April 12, 2009

The Ultimate Kickstart File - Part 1

If you've built a few ESX servers by hand in a moderately complex Virtual Infrastructure environment, you know that it can be a very tedious task. The CD-ROM based installation portion of the install is simple and quick, but the post-install configuration can be downright painful. In this three part series, we'll explore the options for automating ESX installations, and detail the methods and commands we can use to make the process as painless as possible.

Is it really that tedious?
Here's a short list of the post-install tasks I've had to endure:
  • Create multiple vSwitches and name them accordingly, often having to log into VirtualCenter and open up the network configuration of an existing host to ensure the vSwitches are all named exactly the same

  • Set up multiple vmkernels and consult diagrams to figure out the IP addresses for them

  • Add iSCSI hosts and configure CHAP authentication, requiring that a password safe be logged into and the CHAP passwords copied out of it

  • Enable the NTP service and configure multiple NTP servers

  • Enable VMotion

  • Customize the .bashrc file for both root and our non-root user so they have the aliases we like to use

  • Enable account password expiration, lockout intervals, etc. according to our security policies

  • Find the document with our standard SSH banner and copy that into a putty window on the new host

  • Configure the various little tweaks and fixes we have found to be helpful in our environment

And if even one of these tasks is overlooked, it's sure to cause severe annoyance down the road, especially during a moment of crisis.
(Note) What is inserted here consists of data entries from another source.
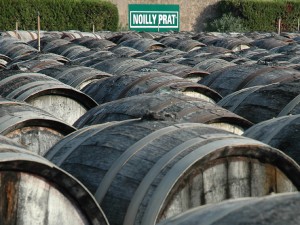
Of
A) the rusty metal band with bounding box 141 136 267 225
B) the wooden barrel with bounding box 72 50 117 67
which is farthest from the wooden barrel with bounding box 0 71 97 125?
the wooden barrel with bounding box 72 50 117 67

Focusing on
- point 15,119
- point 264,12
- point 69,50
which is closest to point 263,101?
point 15,119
So it's no wonder that after the third or fourth ESX install I went right to the web to search for any way to automate the process. And lo and behold, VMware has actually provided us with a scripted install generator right from the home pages of our ESX servers! But even better, two of our ESX building brethren are actively working on projects to provide automated network installations!

UDA and EDA
If you haven't checked out the Ultimate Deployment Appliance (UDA) or the ESX Deployment Appliance (EDA) yet, you need to jump on that immediately. They are virtual appliances that allow you to PXE boot your hosts and run scripted ESX installations over the network. Both projects have their strengths and weaknesses, but we will focus on the UDA for the purposes of this tutorial. That's not to take anything away from the EDA, it's a great appliance and seems to be the preferred ESX deployment vehicle at the moment, but we're used to the quirks of the UDA, and prefer its single kickstart configuration window to the multiple windows and drop-downs of the EDA. We've actually gotten so obsessed with creating the perfect kickstart file, that each new change is checked into a svn repository for some basic source control, which is very easy to manage with UDA as the entire kickstart file is easily copied and pasted to and from the window. You should definitely check out EDA however if shell scripting doesn't interest you, as it takes care of a lot of the details for you. There are many good sources of information for setting up both UDA and EDA in your environment, so we'll leave that to the experts and assume that you are up and running with UDA for the rest of the tutorial.

A lofty goal
We've got some excellent tools available to us for scripting ESX installations, and an extreme aversion to repetitive tasks, so we're going to hack away at this until the entire installation and post-configuration are completely automated. Our goal is to have to change only one item in our kickstart files: the hostname. The only task left after the scripted install is complete will be to add the ESX host to VirtualCenter. That's a big undertaking, so we better start with the basics.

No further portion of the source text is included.